> RECORDS FOR THE TASK
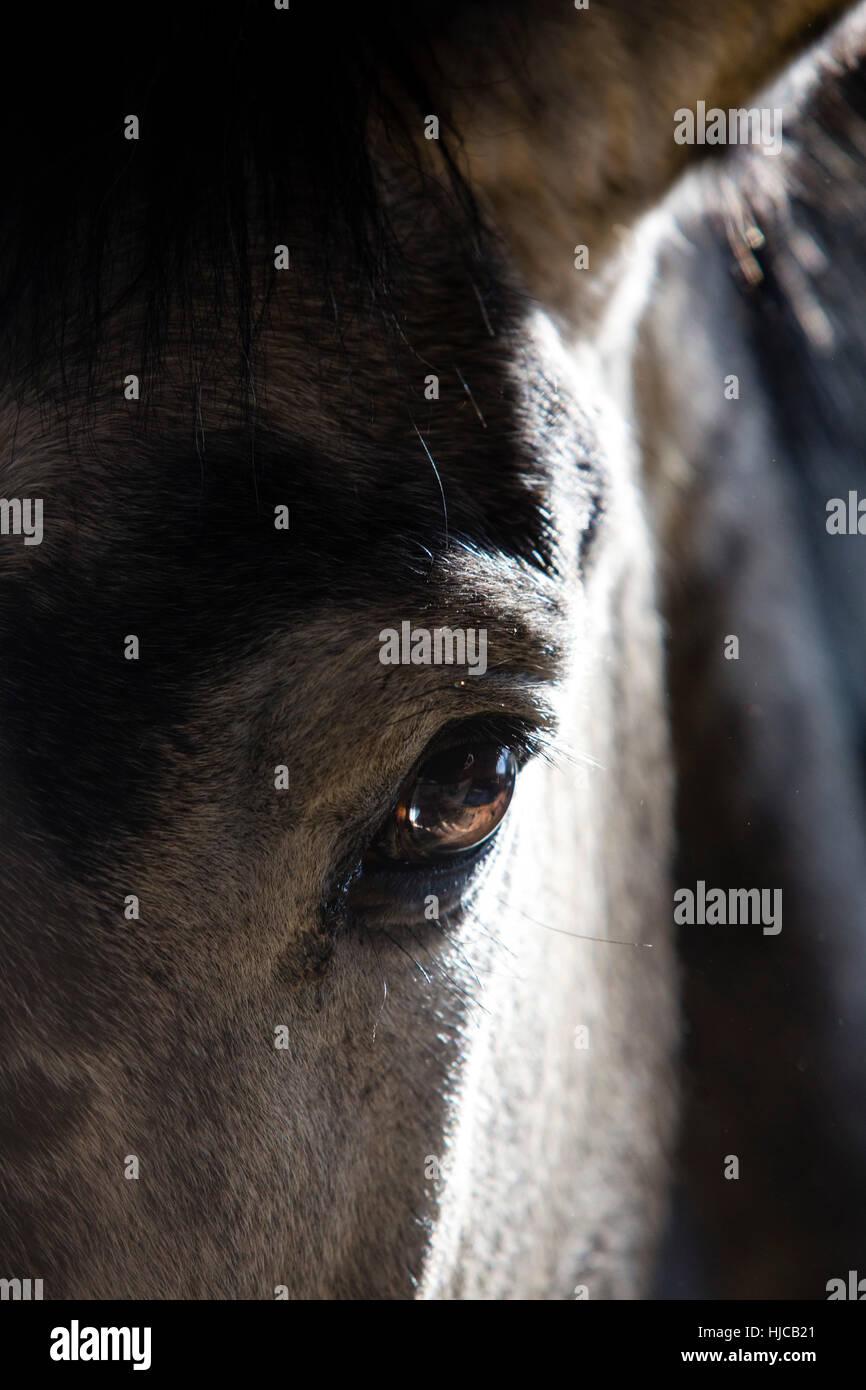 Nahaufnahme von Augen, Augenbrauen und Ohr des Pferdes Stockfoto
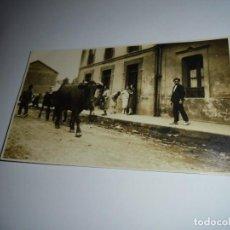Fotografía antigua: FOTOGRAFIA VACAS POR EL PUEBLO. Lote 148086490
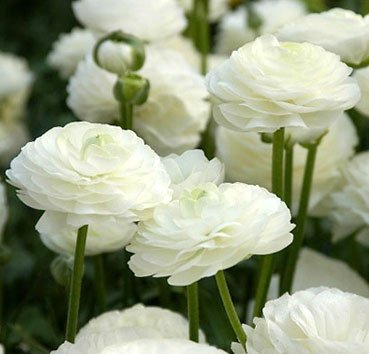 Лютик махровый Ranunculus Aviv White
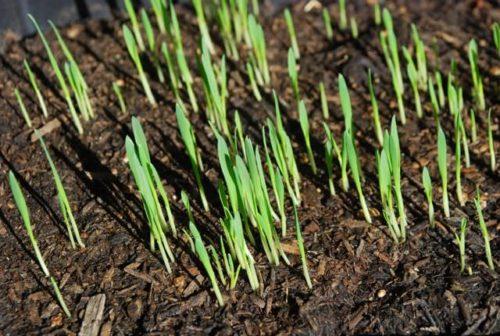 Молодые всходы овса после весеннего посева на дачном участке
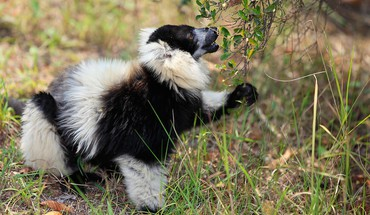 Animals lemurs 27 HD wallpaper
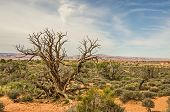 picture of wispy  - Gnarled juniper tree in the desert at Arches National Park with wispy clouds against a blue sky - JPG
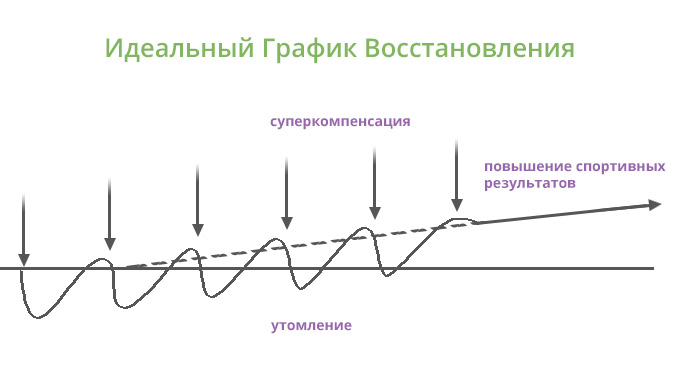 Идеальный График Восстановления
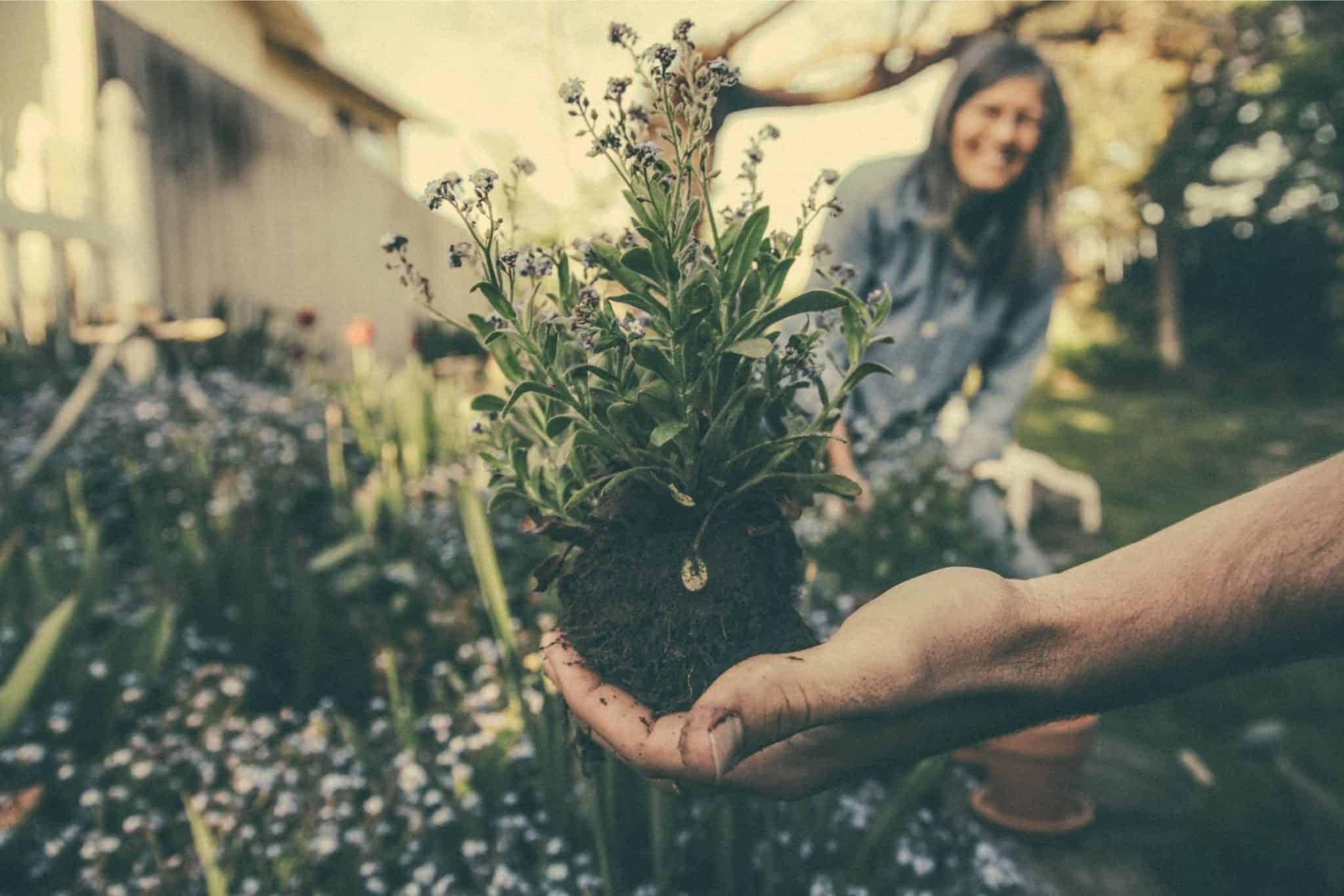herbal-gardening-health-benefits-4-heart-care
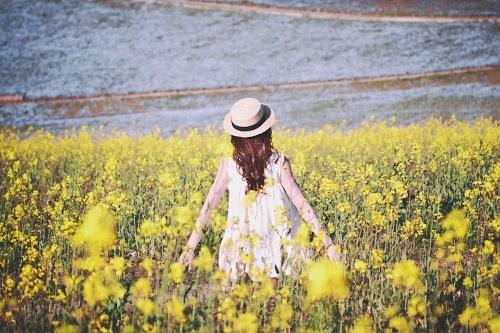 『花畑』のフリー写真画像[ID:5331]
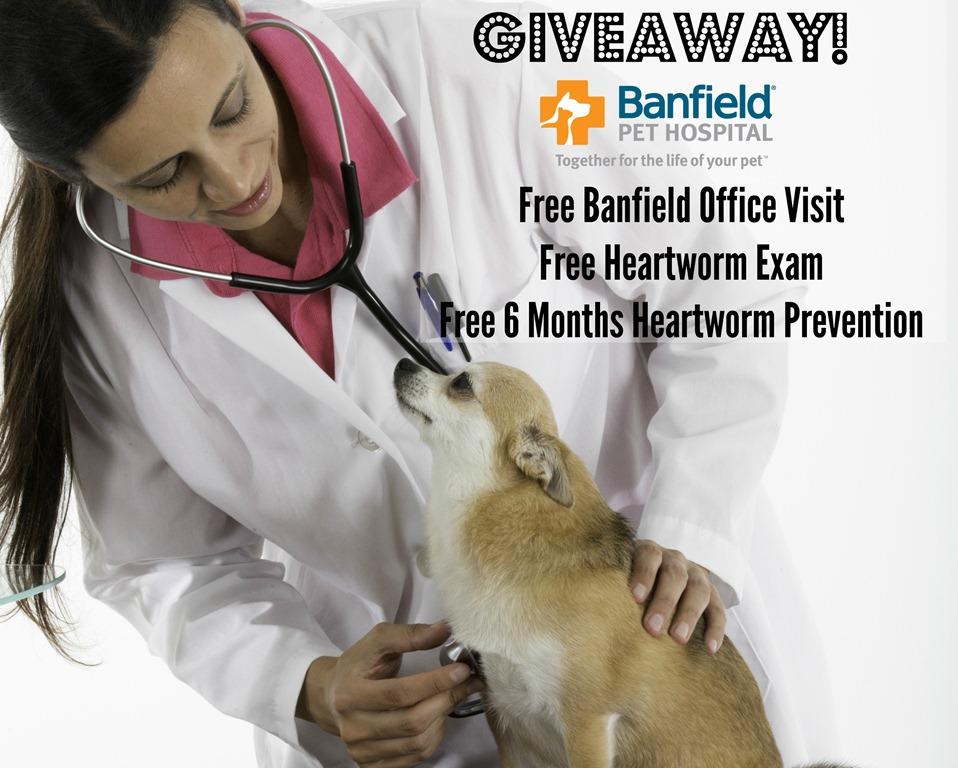 Banfield Pet Hospital Coupons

> WHAT TO DO
The records above are to be quoted exactly, with all pictures left out.

> RESULT
 Nahaufnahme von Augen, Augenbrauen und Ohr des Pferdes Stockfoto
Fotografía antigua: FOTOGRAFIA VACAS POR EL PUEBLO. Lote 148086490
 Лютик махровый Ranunculus Aviv White
 Молодые всходы овса после весеннего посева на дачном участке
 Animals lemurs 27 HD wallpaper
 picture of wispy  - Gnarled juniper tree in the desert at Arches National Park with wispy clouds against a blue sky - JPG
 Идеальный График Восстановления
herbal-gardening-health-benefits-4-heart-care
 『花畑』のフリー写真画像[ID:5331]
 Banfield Pet Hospital Coupons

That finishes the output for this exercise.